Solsticio de invierno, cuatro de la mañana. La lluvia arreciaba con
violencia hacía ya tres días, erosionando la tierra y dejando las raíces de los
grandes árboles al descubierto, haciéndolos parecer grandes arañas durante el
día, y convirtiéndose en una peligrosa trampa durante la noche.
Una mujer gritaba en la oscuridad, en medio del trabajo de parto. Su
hijo había decidido nacer ese día a esa hora y en ese lugar, y a ella sólo le quedaba
facilitar su llegada al mundo después de protegerlo nueve meses dentro de su matriz.
Su cuerpo semidesnudo empapado en la fría tempestad temblaba con cada ráfaga de
viento y con cada contracción, haciéndola sentir cada vez más vulnerable e
incapaz de cumplir con la naturaleza. De pronto una violenta contracción que
casi le hizo perder el conocimiento, le dio la señal.
Quince minutos más tarde, la mujer había terminado de parir. Luego de
cortar el cordón umbilical y ligarlo con una amarra de algodón trenzado, y una
vez terminada de alumbrar la placenta, la mujer le dio un beso en la frente al
recién nacido y lo dejó botado en medio de las raíces del árbol que le había
servido bien, para alejarse para siempre del pequeño y tratar de olvidar los últimos
diez meses de su vida.
El recién nacido no lloraba. Su frágil cuerpo parecía no tener las
fuerzas suficientes como para llorar, o su pequeña mente ya se había dado
cuenta que nadie escucharía su llanto, por lo que era inútil malgastar sus
escasas fuerzas en pedir lo que no recibiría. Apenas un día después de haber
nacido su vida se extinguió, quedando su cuerpo encerrado en la maraña de
raíces del árbol, las que impidieron que sus restos pudieran ser devorados por
animales salvajes.
Un año después, al siguiente solsticio de invierno, nada había
cambiado. La naturaleza seguía su curso, y el clima no parecía dar tregua a
nada ni a nadie.
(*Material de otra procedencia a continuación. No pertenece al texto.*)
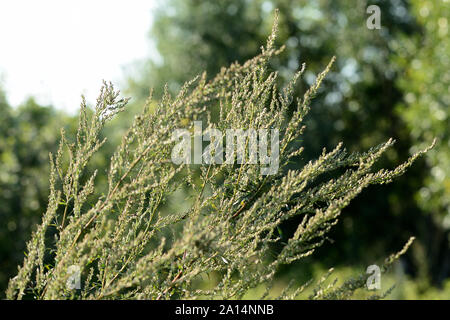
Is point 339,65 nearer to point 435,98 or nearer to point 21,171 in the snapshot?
point 435,98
Del mismo modo, los habitantes de ese lado del mundo seguían
con sus mismos hábitos y costumbres, tan inalterables como el paso del día a la
noche, y de la noche al día.
Esa noche, la misma mujer que había parido un año atrás estaba
nuevamente en trabajo de parto a los pies del mismo árbol. Las lecciones que la
vida le había dado parecían no haber logrado cambio alguno en su realidad, y
ahora estaba presta a repetir el ciclo que estaba terminando y empezando esa
noche. Sin el más mínimo remordimiento la mujer se tomó de la misma rama que se
había tomado el año anterior para pujar y parir.
La mujer se sentía extremadamente cansada, y no sabía si iba a ser
capaz de terminar el trabajo de parto. A cada instante le costaba más y más
respirar, y sentía que la vida se le iba en cada contracción. De pronto sintió
que el aire no pasaba por su garganta: tarde se dio cuenta que una de las ramas
del árbol se había enrollado en su cuello, y a cada instante apretaba más y
más. El alma de su primer hijo, que ahora residía en el árbol, se estaba
encargando de cobrar venganza, y se encargaría de dejar el cuerpo de la mujer
colgando para nutrir mientras se pudiera a su hermano que estaba por nacer.
Ahora sólo bastaba convencer a alguna loba de usar el cadáver de la mujer para
alimentarse, a cambio de leche y protección para el inocente recién nacido.